Phytosterols are fat-soluble compounds found only in plants; they cannot be synthesized in human and are characterized to have a structure similar to that of cholesterol. Thanks to this chemical feature, when phytosterols are ingested, in the intestine, they are able to reduce the cholesterol solubility, excluding it from lipid micelles and to compete with free cholesterol uptake, thereby preventing the cholesterol intestinal absorption. To date, only three reports are investigated the phytosterols content and profile of whole hempseed [49,50] or hempseed oil [57] ( Table 5 ).

Table 5

Hempseed oil unsaponifiable matter: phytosterol profile.

Type of Analysed Sample Total Phytosterols β-Sitosterol Stigmasterol Campesterol Ref.
mg/100 g seed
Whole seed n.a. 53.61 ± 3.15 2.47 ± 0.25 11.54 ± 1.03 [49]
Whole seed 124 ± 12 79.7 ± 0.1 3.4 ± 0.9 7.3 ± 0.6 [50]
mg/100 g oil
Oil 279.37 ± 12.43 190.5 ± 5.93 10.02 ± 0.75 50.57 ± 3.20 [57]

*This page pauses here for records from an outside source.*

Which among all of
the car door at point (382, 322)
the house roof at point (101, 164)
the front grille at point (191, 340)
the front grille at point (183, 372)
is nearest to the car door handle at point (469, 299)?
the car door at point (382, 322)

Data are expressed as mean ± standard deviation. n.a.: not available.

As noted for tocopherol content, the total phytosterol content is more concentrated when expressed for hempseed oil rather than for whole seeds. Anyway, the most abundant phytosterol has been shown to be β-sitosterol with a value of 190.5 mg/100 g for hempseed oil [57] and 79.7 [50] and 53.61 mg/100 g [49] for the whole hempseed belonging to two different cvs. β-sitosterol in the seed plays an important role in the fluidity of plant cell and membrane and has a role in cellular differentiation. In humans, it can be effective to reduce hypercholesterolemia; can have favorable effects against colon cancer; and possesses antiviral, antifungal, and anti-inflammatory properties [50]. According to Vecka and colleagues [50], the amount of β-sitosterol in whole hempseed is higher than in linseed (79.7 vs. 55.4 mg/100 g seeds) and it is similar to the richest source of β-sitosterol analysed in the same study, namely pistachio (85.9 mg/100g seeds). The other two main phytosterols found in hempseed are campesterol and stigmasterol. The latter was described as a compound able to inhibit several pro-inflammatory factors and potentially effective in the prevention of osteoarthritis [50].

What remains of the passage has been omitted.